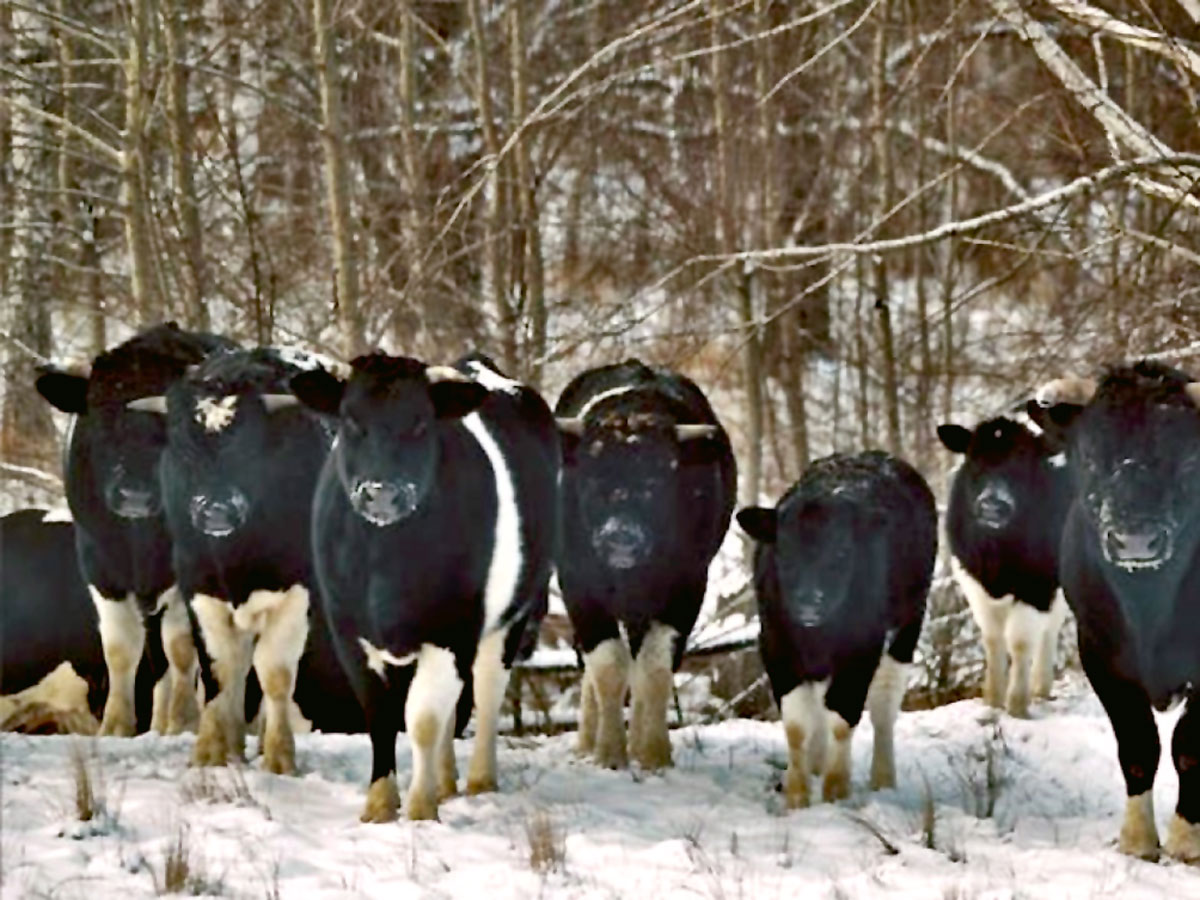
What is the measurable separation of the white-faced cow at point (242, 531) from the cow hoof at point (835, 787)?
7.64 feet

==*==

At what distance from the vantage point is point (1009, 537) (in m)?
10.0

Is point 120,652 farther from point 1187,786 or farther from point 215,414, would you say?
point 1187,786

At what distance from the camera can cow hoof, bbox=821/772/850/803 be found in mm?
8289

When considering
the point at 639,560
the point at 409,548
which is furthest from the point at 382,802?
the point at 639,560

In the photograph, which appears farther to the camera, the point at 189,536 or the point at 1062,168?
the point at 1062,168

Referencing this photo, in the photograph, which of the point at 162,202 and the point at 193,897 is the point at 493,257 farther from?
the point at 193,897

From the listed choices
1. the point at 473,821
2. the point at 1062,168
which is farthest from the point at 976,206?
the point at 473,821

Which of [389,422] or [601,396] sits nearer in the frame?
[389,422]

==*==

## Exercise directions
Please return every line of the listing above that contains the word "distance".

## Answer below
At what distance from the vantage point is point (1009, 537) (in m)?
At what distance from the camera can cow hoof, bbox=821/772/850/803 be found in mm?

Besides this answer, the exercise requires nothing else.